Keeping the fire burning
It’s kind of like playing political whack-a-mole. When one tries to stamp out an annoying problem it always reappears when one doesn’t address why it appeared in the first place.
When Regina police dismantled a teepee, doused a sacred fire and arrested protesters June 18 on the lawn in front of the Saskatchewan Legislature, government officials probably thought they had cleared the way for Canada Day celebrations to proceed on the site last weekend. The space they are occupying is usually home to a beer garden over the July 1st weekend. Priorities are priorities after all.
Wrong. Now, instead of one teepee, there are several. They began reappearing on National Indigenous Peoples Day June 21. First with one, then three, then five, there are now eight (as of June 28).
And the voices calling for “Justice for our Stolen Children” – the name of the protest camp – are growing louder.
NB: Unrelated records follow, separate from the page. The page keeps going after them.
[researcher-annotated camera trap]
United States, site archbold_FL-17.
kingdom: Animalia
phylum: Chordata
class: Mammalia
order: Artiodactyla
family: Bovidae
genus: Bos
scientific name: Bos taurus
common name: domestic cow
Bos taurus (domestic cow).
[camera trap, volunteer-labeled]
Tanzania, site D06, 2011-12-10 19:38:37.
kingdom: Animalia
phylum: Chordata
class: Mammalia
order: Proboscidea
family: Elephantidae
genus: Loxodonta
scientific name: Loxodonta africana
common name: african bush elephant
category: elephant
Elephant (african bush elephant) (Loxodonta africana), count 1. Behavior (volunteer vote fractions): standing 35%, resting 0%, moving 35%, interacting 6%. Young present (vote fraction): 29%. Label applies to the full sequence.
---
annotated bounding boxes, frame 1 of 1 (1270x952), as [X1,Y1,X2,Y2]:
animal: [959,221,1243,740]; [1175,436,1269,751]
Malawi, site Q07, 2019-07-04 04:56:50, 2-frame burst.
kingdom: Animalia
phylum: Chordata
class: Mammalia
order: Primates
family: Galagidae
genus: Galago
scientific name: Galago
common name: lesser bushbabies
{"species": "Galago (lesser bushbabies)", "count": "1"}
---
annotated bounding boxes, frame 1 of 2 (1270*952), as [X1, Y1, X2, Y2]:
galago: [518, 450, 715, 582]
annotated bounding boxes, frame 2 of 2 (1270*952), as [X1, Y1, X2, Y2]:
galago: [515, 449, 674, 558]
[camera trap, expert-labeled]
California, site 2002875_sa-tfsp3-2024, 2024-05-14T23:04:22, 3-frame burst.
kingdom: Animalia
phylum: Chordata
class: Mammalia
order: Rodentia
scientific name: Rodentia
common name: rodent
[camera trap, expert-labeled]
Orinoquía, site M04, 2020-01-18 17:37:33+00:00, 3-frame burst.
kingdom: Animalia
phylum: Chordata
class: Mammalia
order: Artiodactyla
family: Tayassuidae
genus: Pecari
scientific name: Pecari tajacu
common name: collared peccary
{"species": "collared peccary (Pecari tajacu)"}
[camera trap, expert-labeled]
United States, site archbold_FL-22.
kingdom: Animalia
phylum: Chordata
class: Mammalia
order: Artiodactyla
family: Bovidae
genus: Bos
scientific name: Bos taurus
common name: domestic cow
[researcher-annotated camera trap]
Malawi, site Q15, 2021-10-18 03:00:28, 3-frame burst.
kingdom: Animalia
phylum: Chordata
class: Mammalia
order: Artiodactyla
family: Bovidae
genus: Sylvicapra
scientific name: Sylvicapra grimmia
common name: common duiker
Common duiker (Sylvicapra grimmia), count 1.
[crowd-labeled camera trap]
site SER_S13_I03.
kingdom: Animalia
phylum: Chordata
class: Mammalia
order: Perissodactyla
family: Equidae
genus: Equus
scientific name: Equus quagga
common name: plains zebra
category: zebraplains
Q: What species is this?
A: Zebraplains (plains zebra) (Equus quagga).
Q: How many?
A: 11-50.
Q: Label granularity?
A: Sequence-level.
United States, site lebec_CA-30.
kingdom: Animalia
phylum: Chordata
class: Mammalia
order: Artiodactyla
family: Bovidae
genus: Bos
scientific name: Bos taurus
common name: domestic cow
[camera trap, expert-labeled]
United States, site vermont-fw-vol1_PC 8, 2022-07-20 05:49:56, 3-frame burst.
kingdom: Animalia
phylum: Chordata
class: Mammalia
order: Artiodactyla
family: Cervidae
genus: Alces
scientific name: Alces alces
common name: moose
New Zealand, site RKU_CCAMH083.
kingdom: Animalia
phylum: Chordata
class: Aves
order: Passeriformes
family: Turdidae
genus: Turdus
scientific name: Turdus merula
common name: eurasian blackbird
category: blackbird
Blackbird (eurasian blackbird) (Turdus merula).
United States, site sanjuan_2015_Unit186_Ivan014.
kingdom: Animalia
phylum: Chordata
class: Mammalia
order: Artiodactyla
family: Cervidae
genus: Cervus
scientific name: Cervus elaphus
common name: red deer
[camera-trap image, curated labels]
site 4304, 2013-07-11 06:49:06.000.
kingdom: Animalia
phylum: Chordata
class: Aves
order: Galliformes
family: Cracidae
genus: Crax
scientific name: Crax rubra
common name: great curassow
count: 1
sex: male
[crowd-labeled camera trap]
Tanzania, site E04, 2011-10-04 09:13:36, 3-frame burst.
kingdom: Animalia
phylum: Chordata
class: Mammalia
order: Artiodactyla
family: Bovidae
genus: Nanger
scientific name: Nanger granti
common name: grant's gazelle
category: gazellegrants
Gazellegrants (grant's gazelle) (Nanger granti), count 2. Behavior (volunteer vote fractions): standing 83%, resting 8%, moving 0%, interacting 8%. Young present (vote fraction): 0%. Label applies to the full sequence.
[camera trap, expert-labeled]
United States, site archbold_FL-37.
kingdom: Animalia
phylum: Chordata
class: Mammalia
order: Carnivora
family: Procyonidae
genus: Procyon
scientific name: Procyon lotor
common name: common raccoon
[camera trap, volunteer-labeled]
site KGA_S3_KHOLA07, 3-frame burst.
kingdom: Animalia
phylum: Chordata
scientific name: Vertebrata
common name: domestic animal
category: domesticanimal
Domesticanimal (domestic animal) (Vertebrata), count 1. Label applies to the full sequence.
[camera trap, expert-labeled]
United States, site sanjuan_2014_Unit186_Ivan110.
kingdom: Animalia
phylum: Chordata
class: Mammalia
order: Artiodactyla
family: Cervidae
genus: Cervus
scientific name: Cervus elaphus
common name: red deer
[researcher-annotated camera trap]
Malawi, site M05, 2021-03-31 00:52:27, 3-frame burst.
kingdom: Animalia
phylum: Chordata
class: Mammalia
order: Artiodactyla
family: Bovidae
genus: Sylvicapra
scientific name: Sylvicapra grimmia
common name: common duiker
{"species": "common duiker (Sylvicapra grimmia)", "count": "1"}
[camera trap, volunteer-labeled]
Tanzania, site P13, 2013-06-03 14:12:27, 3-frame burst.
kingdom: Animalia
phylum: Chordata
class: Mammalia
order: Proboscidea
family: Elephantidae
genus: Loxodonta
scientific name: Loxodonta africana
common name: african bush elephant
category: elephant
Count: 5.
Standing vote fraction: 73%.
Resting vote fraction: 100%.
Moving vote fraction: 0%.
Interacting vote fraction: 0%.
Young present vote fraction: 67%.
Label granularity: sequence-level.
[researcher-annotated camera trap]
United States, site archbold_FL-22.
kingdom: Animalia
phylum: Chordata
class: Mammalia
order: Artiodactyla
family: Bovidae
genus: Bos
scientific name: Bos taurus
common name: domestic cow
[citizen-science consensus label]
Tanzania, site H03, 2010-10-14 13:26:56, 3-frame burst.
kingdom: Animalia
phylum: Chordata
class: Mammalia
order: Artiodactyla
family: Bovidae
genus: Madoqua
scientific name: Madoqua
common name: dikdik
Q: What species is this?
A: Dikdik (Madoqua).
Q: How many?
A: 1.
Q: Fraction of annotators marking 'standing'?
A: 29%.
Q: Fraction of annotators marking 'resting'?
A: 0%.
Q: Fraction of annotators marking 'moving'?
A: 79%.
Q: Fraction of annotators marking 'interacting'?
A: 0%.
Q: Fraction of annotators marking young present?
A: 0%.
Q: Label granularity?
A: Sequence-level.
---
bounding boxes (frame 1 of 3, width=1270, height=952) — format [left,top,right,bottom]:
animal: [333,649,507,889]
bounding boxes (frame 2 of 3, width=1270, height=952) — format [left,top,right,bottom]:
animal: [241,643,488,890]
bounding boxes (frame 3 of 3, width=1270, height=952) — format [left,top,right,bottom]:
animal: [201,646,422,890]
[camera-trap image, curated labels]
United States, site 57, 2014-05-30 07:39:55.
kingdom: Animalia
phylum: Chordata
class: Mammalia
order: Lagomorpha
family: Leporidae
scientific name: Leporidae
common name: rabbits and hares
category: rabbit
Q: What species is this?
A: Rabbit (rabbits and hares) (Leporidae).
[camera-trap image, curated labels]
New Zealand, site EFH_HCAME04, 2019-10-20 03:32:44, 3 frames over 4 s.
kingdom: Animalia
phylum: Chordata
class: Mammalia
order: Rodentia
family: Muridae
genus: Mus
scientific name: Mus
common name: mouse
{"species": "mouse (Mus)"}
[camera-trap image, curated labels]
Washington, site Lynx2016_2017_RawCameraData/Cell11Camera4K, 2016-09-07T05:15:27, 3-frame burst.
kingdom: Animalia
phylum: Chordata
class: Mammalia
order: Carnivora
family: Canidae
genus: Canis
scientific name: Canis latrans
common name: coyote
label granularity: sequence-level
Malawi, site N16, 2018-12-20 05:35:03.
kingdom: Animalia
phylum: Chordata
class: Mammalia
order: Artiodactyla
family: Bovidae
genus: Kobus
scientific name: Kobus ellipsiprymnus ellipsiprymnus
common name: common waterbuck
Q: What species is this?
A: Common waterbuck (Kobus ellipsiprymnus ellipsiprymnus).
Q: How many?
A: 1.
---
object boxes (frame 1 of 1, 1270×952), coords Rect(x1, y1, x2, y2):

They are denouncing racial injustice and the high numbers of Indigenous children taken from their families by Saskatchewan child-welfare authorities.
The camp was originally set up last February in response to the acquittal of farmer Gerald Stanley in the shooting death of teenaged Cree boy, Colten Boushie – and to protest the exoneration of another white man accused of murdering a Native girl, Tina Fontaine, in Winnipeg. Now there is another such case, in Ontario this time, in which a non-Native man has been cleared for killing an unarmed Indigenous man with two blasts from his shotgun, the second shot while the victim was on his knees.
As long as justice for First Nations victims of violence by non-Natives is still elusive, protest and unrest is inevitable, no matter how many arrests police may make.
Given the recent attention given to the Sixties Scoop – the government abduction and sale of thousands of Indigenous children in the 1960s – one would have thought that there would be a greater effort to ensure families are left intact and given the support they need to do so. But, as the Regina protesters are saying, this problem persists, especially on the Prairies.
That’s why 18-year-old Miles McCallum, a protester at the camp, is throwing herself into the campaign as a keeper for the File Hills Qu’Appelle Tribal Council teepee.
McCallum, a member of Cowessess First Nation, said the inspiration for her activism is her cousin, Tamra Keepness, who went missing in Regina in 2004 when she was only five years old.
“That’s what keeps me motivated,” McCallum told the Regina Leader-Post. “I wanted to do something to help contribute. So when I got the call if I wanted to be the keeper for the teepee, I was here right away.”
And as long as there are cases in Canada like Colten Boushie, Tina Fontaine and Tamra Keepness, the protests will and should continue. No matter how many beer gardens are displaced.